Embora o texto da lei não detalhe explicitamente, geralmente esse tipo de legislação abre espaço para parcerias estratégicas entre empresas estatais e privadas. Essas parcerias podem ser utilizadas para explorar sinergias entre a expertise técnica e capital privado com a gestão e infraestrutura estatais.

Ainda que a lei permita a participação privada nas etapas de pesquisa e lavra, o enriquecimento, reprocessamento, industrialização e comércio de minérios nucleares continuam sob o monopólio da INB, conforme a Constituição Federal. Isso significa que mesmo que uma empresa privada possa extrair urânio, a transformação desse urânio em combustível nuclear ou outros produtos ainda é exclusividade da empresa estatal.

REGULAMENTAÇÃO NECESSÁRIA

Para que a participação privada seja efetivamente implementada, ainda são necessárias regulamentações detalhadas que definam os processos de licitação, os critérios de seleção das empresas privadas, as condições de operação, as obrigações de segurança e ambientais, e os termos de compartilhamento de produção ou royalties. Essa regulamentação é fundamental para garantir que a atividade nuclear permaneça segura e controlada, alinhada aos padrões internacionais de segurança nuclear e proteção ambiental. Os seguintes aspectos da Lei 14.514/2022 demandam regulamentação:

Critérios para Concessão de Licenças: A lei deve especificar os critérios e processos pelos quais as licenças para pesquisa e lavra serão concedidas a entidades privadas, incluindo os padrões de segurança, ambientais e de viabilidade econômica.

Fiscalização e Controle: Deve-se regulamentar o mecanismo de fiscalização das atividades de pesquisa e lavra realizadas por entidades privadas, garantindo que estas estejam em conformidade com as normas de segurança nuclear e proteção ambiental.

Direitos e Obrigações dos Concessionários: É necessário estabelecer claramente os direitos e obrigações dos concessionários privados, incluindo as responsabilidades em caso de acidentes ou descumprimento das normas aplicáveis.

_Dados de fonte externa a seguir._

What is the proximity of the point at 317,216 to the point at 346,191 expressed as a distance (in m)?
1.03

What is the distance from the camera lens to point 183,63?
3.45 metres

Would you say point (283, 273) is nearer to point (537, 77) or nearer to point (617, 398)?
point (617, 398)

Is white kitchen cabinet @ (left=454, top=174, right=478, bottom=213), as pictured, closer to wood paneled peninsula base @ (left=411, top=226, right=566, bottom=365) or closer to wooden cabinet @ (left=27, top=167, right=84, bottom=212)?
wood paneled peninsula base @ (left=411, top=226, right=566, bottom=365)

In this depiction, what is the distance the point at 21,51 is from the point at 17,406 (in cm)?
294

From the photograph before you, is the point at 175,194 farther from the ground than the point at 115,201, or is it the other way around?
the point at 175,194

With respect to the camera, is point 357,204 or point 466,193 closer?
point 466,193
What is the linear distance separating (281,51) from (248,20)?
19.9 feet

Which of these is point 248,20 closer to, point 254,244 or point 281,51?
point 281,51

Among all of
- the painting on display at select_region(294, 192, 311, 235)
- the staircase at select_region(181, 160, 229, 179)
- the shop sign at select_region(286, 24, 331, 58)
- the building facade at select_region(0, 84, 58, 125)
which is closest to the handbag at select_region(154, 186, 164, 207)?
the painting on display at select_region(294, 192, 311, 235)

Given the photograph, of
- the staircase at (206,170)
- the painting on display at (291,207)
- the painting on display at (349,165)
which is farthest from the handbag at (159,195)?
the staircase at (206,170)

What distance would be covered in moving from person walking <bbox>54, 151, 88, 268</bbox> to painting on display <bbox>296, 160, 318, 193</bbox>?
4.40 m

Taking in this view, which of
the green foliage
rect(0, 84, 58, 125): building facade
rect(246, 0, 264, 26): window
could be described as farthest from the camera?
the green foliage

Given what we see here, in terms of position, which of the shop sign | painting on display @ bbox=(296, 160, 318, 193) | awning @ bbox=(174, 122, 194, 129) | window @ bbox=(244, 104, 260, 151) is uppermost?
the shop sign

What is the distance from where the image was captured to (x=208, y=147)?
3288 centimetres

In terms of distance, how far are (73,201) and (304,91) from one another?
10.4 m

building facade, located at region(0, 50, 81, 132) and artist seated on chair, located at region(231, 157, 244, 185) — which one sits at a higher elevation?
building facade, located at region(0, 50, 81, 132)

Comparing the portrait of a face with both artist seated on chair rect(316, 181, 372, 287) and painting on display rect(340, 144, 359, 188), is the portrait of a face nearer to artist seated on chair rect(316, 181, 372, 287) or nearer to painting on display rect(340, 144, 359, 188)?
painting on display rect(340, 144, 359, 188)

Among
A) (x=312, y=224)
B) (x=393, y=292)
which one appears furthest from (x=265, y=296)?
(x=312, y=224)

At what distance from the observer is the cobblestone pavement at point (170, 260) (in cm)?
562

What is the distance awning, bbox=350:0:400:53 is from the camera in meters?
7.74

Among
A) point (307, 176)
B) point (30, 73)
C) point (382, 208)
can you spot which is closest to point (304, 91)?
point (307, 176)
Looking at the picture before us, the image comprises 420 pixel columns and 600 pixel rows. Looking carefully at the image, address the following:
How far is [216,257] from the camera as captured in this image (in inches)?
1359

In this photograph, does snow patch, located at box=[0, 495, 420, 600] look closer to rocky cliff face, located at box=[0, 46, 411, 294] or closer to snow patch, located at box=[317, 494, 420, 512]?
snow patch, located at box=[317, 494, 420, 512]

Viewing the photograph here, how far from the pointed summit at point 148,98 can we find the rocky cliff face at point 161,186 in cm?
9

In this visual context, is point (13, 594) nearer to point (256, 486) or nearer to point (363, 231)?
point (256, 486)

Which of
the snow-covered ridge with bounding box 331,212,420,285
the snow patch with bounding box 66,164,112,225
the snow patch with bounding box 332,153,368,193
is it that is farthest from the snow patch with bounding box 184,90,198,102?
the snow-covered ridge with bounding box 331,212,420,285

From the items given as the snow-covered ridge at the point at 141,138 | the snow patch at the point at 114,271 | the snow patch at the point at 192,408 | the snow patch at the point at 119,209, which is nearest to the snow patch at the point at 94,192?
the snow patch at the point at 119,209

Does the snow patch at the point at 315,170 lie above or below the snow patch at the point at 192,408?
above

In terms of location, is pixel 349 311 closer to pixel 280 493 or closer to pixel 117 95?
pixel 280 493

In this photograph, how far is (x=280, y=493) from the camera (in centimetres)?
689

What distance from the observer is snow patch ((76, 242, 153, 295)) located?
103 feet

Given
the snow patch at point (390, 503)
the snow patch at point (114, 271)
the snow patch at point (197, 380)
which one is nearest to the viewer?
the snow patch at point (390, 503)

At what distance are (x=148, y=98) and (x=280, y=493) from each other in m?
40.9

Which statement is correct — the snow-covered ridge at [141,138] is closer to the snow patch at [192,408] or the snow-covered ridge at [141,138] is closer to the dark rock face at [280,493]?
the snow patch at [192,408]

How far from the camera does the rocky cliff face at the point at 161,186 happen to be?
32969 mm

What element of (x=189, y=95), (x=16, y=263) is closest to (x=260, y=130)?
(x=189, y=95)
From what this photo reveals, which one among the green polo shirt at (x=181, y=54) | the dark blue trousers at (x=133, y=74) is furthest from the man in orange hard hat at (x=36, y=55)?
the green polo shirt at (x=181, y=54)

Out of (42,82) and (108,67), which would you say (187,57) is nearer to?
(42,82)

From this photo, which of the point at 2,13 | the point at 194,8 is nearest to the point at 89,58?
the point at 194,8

Partilha de Produção ou Royalties: A lei poderia detalhar como a produção ou os lucros provenientes das atividades de mineração nuclear serão compartilhados com o Estado, assegurando um retorno justo para a sociedade brasileira.

CONCLUSÃO

A iniciativa privada pode, portanto, participar da pesquisa e lavra de minérios nucleares sob a nova legislação, mas com restrições significativas e sob um regime de forte regulamentação e fiscalização estatal. As atividades de enriquecimento, reprocessamento, industrialização e comércio continuam sendo monopólio da INB, mantendo um controle estratégico sobre o ciclo nuclear completo. A regulamentação subsequente da Lei 14.514/2022 será crucial para definir o alcance efetivo dessa participação privada e garantir que ela contribua para o desenvolvimento sustentável e seguro do setor nuclear no Brasil.